■ Task item: Begin the copy at the line containing "Felice adolescente danzante" in the data below and end it at the line containing "NEW DELHI, INDIA", keeping each line exact and leaving out pictures.

■ Data provided:
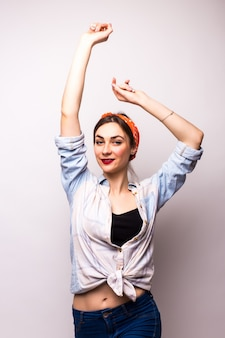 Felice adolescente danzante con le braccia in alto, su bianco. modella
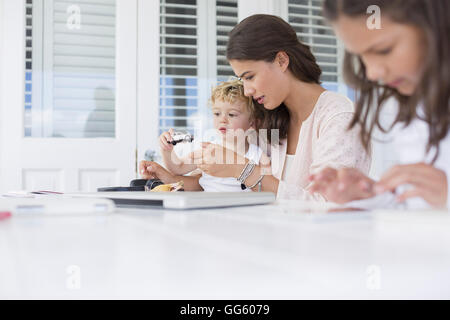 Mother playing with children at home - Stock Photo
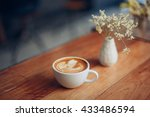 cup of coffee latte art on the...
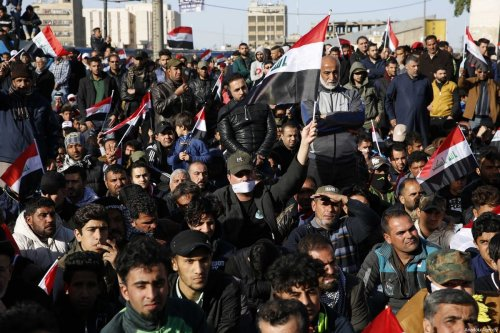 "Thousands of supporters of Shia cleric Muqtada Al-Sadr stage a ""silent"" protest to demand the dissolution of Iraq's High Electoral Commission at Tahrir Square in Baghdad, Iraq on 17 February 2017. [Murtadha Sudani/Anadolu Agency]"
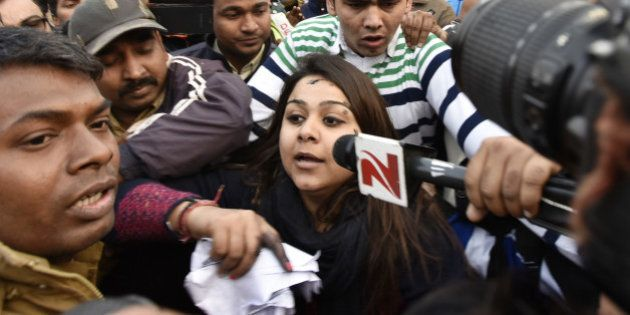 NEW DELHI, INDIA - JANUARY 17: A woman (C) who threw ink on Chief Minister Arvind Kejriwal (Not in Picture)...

---

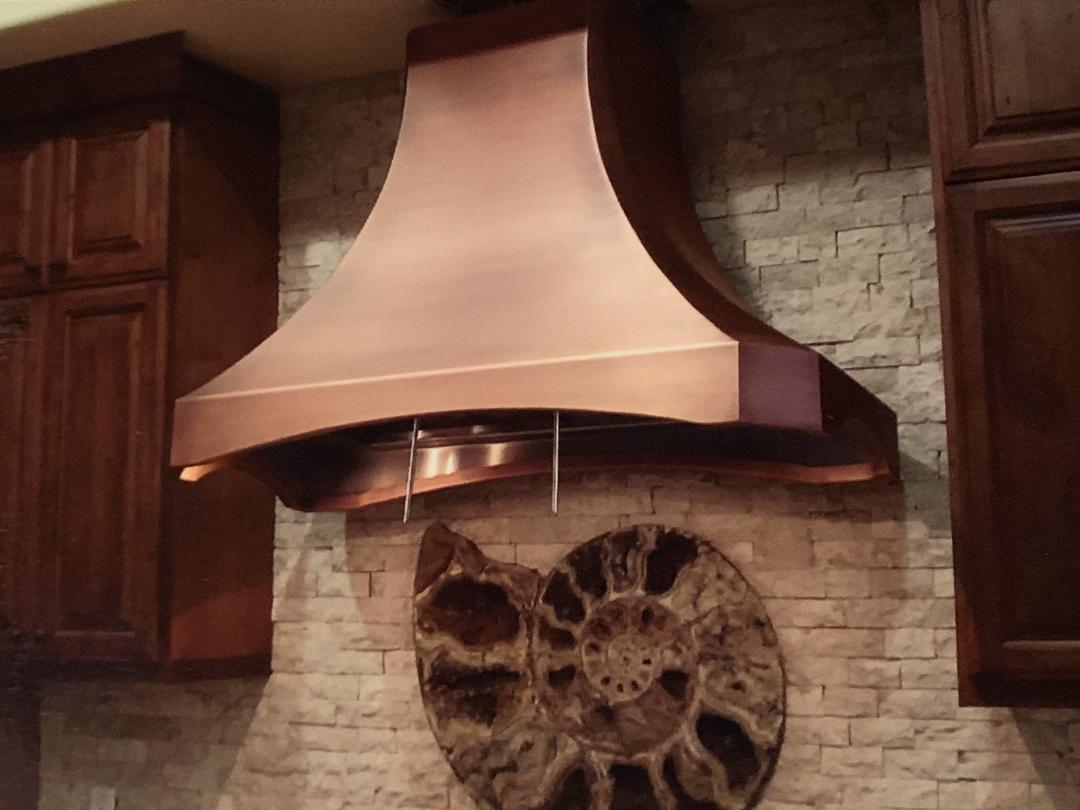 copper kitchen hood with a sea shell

...

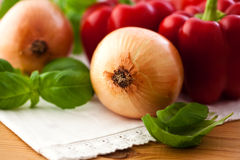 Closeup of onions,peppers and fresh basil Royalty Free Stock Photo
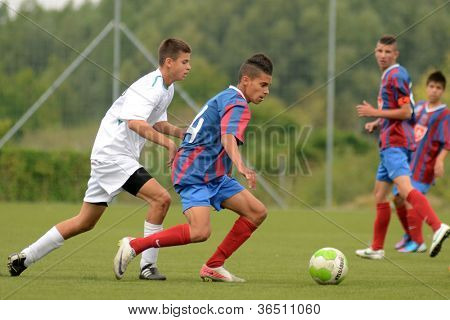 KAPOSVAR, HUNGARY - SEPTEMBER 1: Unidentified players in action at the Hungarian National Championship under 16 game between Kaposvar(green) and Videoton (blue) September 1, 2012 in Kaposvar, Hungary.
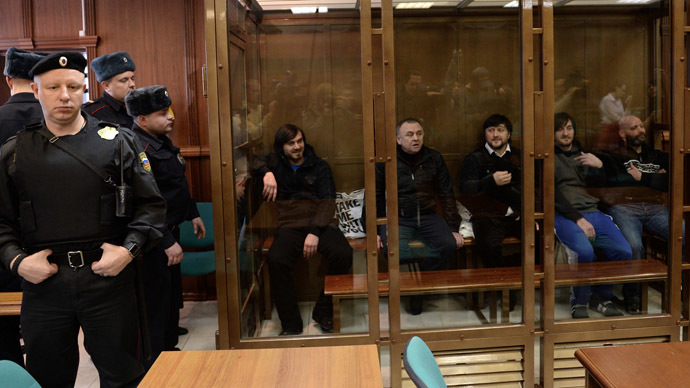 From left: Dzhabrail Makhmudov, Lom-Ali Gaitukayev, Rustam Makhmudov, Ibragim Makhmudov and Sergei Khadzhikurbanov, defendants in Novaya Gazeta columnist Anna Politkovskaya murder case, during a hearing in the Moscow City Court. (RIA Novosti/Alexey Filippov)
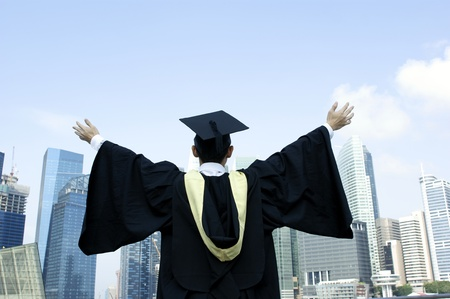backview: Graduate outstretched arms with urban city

■ Task output:
 Felice adolescente danzante con le braccia in alto, su bianco. modella
 Mother playing with children at home - Stock Photo
 cup of coffee latte art on the...
 "Thousands of supporters of Shia cleric Muqtada Al-Sadr stage a ""silent"" protest to demand the dissolution of Iraq's High Electoral Commission at Tahrir Square in Baghdad, Iraq on 17 February 2017. [Murtadha Sudani/Anadolu Agency]"
 NEW DELHI, INDIA - JANUARY 17: A woman (C) who threw ink on Chief Minister Arvind Kejriwal (Not in Picture)...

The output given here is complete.